Integrating OGC API Processes into Galaxy

Background

Galaxy is a tool for creating readily sharable workflows composed of a tool chain. Users can rerun the workflow by uploading their own input files and configuring the input parameters of the tools. The concept of a tool in Galaxy (input -> processing -> output) is very simlilar to the way how OGC API Processes work. Such processes are hosted on the server of a provider and can be triggered by implementing requests which send the input settings to the process and obtain the result once the processing is done. So how can we integrate OGC API Processes into the Galaxy platform allowing users to run these remote processes from Galaxy and connect them to create configurable workflows?

Concept

First, we tried to wrap a process in a Galaxy tool. To achieve that, we wrote an R script that took over the communication with the remote process and XML file to define the Galaxy tool. While this approach has proven to work (see, e.g., https://toolshed.g2.bx.psu.edu/repository?repository_id=767530b6e7057080) and highly customizable, it is not efficient for servers storing a high number of processes. Every process would require an own tool and deployment process. For this reason, we developed the OGC-API-Process2Galaxy tool. It generates a Galaxy tool that wraps OGC API Processes hosted on a server. The tool requests all processes hosted on the server defined in the config.json. Then, for each process, the tool requests the process description and generates the input parameters, output parameters, and commands. Single processes can be excluded or picked individually by specifying the process names in the corresponding fields in the config.json. The final result is a tool on Galaxy which provides users with a dropdown menu where users can select the process they want to use. Based on the selection, the corresponding UI is shown and users can just start filling the input parameters.

Example

This tool was created using the OGC-API-Process2Galaxy software. Check this history and this workflow for an example.

How to run

Step 1: git clone https://github.com/AquaINFRA/OGC-API-Process2Galaxy.git

Step 2: cd OGC-API-Process2Galaxy

Step 3: npm install

Step 4: Add the URL to the server hosting the processes to config.json. Optionally, list the server that should be excluded in the corresponding field in the config.json, or pick only individual processes from the server.

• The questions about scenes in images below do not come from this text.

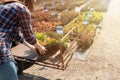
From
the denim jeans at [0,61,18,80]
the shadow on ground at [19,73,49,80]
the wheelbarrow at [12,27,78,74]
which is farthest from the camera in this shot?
the shadow on ground at [19,73,49,80]

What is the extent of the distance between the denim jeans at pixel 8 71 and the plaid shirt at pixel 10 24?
0.16 feet

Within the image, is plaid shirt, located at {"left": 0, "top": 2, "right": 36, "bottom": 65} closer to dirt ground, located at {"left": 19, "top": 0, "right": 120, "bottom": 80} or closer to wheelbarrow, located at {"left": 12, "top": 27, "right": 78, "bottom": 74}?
wheelbarrow, located at {"left": 12, "top": 27, "right": 78, "bottom": 74}

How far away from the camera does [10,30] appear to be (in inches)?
110

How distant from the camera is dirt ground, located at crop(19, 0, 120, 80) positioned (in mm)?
5410

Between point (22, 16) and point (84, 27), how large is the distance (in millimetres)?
5415

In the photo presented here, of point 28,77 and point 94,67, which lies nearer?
point 28,77

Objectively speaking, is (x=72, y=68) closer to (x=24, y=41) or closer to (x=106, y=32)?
(x=24, y=41)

Step 5: python3 OGCProcess2Galaxy.py config.json

The result is a Galaxy XML file defining the UI for the platform. Together with the R script, we have a Galaxy tool that can be submitted to the Galaxy platform.

Limitations

Performance

The XML file is getting extremely large if there are several hundreds of processes. It worked smoothly on Galaxy for 70 processes but the browser got very slowly (almost not usable) for 700 processes. The truth is probabaly somewhere between these numbers. For servers hosting too many processes, our recommendation is to split the processes into two or more tools.

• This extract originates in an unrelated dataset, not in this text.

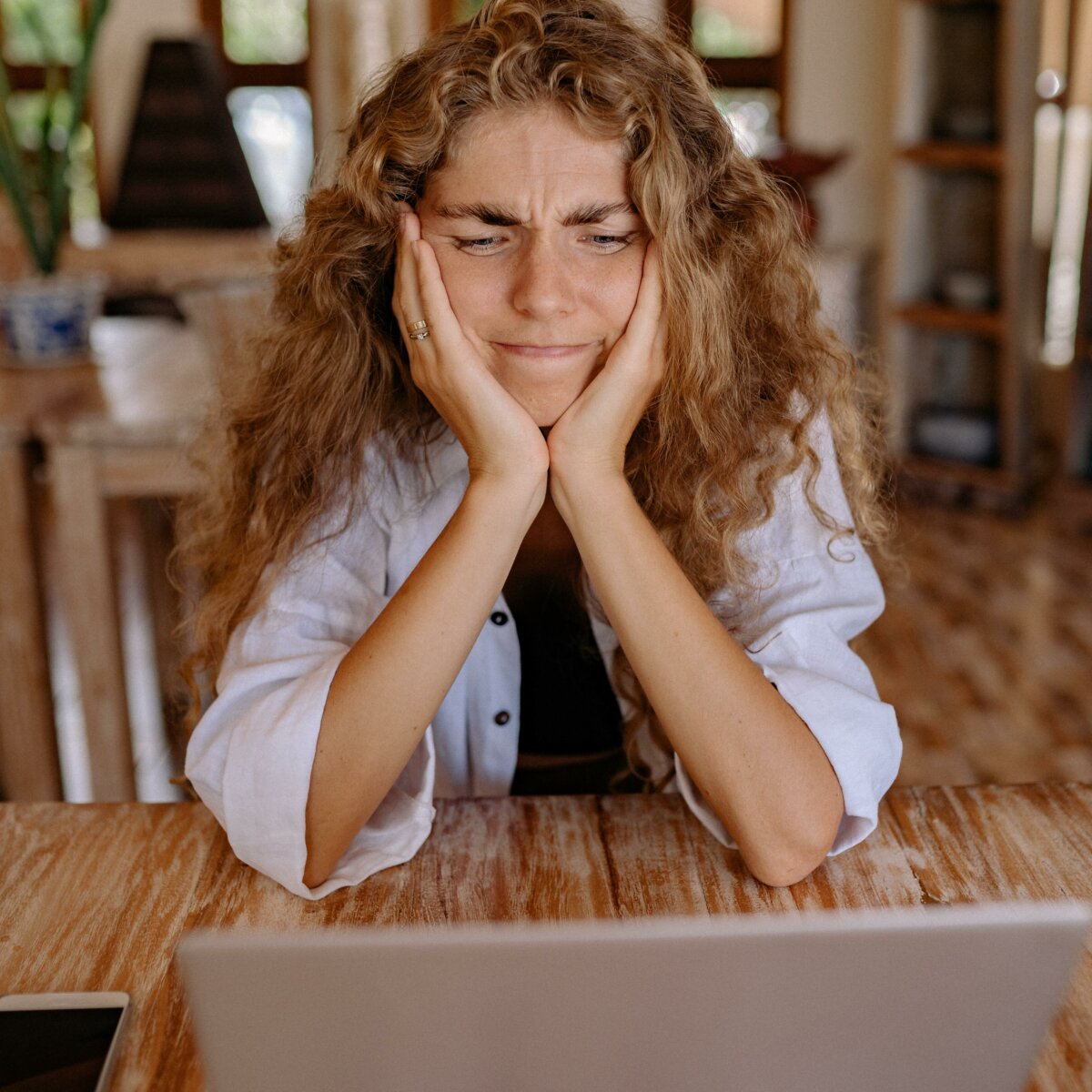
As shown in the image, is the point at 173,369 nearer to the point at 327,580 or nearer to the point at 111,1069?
the point at 327,580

To reduce the size a bit, we looked for repetitive patterns which can be replaced using macros. However, at the moment, this requires some manual work after the XML is generated. To do so, search for

`

  <option value="int16">int16</option>
  <option value="int32">int32</option>
  <option value="float">float</option>
  <option value="double">double</option>` 

in the XML document and replace this section with <expand macro="out_options"/>

Another opportunity to reduce the XML size is to search for

`

  <option value="image/png">image/png</option>` 

and replace it with <expand macro="format_options"/>